▶ [WORK TO COMPLETE]: Please swap "white vinyl fence" for "wooden picket fence" throughout the items below, keeping everything else unchanged. Leave the pictures out of your answer.

Spatial questions tied to pictures
━━━━━━━━━━━━━━━━

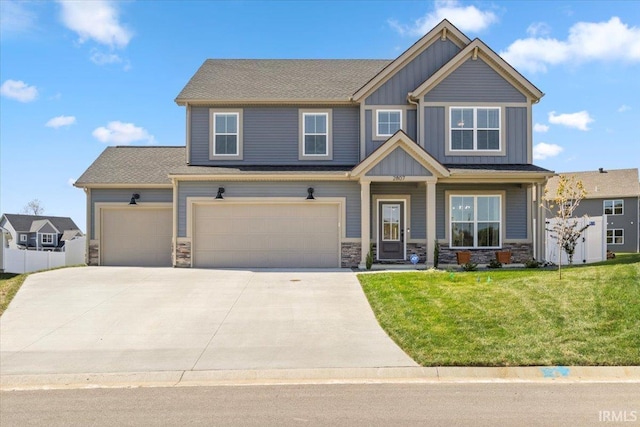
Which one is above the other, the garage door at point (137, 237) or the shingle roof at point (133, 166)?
the shingle roof at point (133, 166)

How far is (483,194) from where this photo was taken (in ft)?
61.0

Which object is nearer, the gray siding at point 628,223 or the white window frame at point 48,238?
the gray siding at point 628,223

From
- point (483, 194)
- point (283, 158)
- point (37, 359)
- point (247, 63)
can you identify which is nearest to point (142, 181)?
point (283, 158)

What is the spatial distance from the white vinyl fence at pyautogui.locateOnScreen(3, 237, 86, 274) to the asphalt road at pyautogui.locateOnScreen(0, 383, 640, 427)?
1795cm

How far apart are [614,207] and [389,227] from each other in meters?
31.0

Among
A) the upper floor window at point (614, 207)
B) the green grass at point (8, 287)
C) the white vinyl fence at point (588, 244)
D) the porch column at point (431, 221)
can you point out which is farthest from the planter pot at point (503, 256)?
the upper floor window at point (614, 207)

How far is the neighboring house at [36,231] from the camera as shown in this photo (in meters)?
61.1

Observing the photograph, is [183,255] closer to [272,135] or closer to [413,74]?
[272,135]

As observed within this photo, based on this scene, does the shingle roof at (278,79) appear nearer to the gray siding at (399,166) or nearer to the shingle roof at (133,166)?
the shingle roof at (133,166)

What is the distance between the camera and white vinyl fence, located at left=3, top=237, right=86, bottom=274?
22844 millimetres

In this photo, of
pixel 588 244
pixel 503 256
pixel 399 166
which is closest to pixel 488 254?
pixel 503 256

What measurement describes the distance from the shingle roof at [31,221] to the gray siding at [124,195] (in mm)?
49881

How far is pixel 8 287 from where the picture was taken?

━━━━━━━━━━━━━━━━

▶ [FULL RESPONSE]:
Which one is above the other, the garage door at point (137, 237) or the shingle roof at point (133, 166)?
the shingle roof at point (133, 166)

How far is (483,194) from where this photo was taken (in ft)?
61.0

Which object is nearer, the gray siding at point 628,223 or the white window frame at point 48,238?
the gray siding at point 628,223

From
- point (483, 194)
- point (283, 158)
- point (37, 359)
- point (247, 63)
can you identify which is nearest to point (142, 181)?
point (283, 158)

What is the spatial distance from the wooden picket fence at pyautogui.locateOnScreen(3, 237, 86, 274) to the asphalt road at pyautogui.locateOnScreen(0, 383, 640, 427)?
1795cm

How far apart are [614,207] and [389,227] from each other in meters?
31.0

Among
A) the upper floor window at point (614, 207)
B) the green grass at point (8, 287)
C) the wooden picket fence at point (588, 244)
D) the porch column at point (431, 221)
can you point out which is farthest from the planter pot at point (503, 256)?
the upper floor window at point (614, 207)

How far is the neighboring house at [36,231] from the camera as shown in this photo (in meters)?
61.1

Observing the photograph, is [183,255] closer to [272,135] or closer to [413,74]?
[272,135]

As observed within this photo, based on this scene, does the shingle roof at (278,79) appear nearer to the gray siding at (399,166) or nearer to the shingle roof at (133,166)?
the shingle roof at (133,166)

What is the distance between the camera and wooden picket fence, located at left=3, top=237, right=86, bottom=274?
22844 millimetres

In this photo, of
pixel 588 244
pixel 503 256
pixel 399 166
which is closest to pixel 488 254?
pixel 503 256

What measurement describes the distance from the shingle roof at [31,221] to the gray siding at [124,195] (in mm)?
49881

How far is pixel 8 287 from where the picture was taken?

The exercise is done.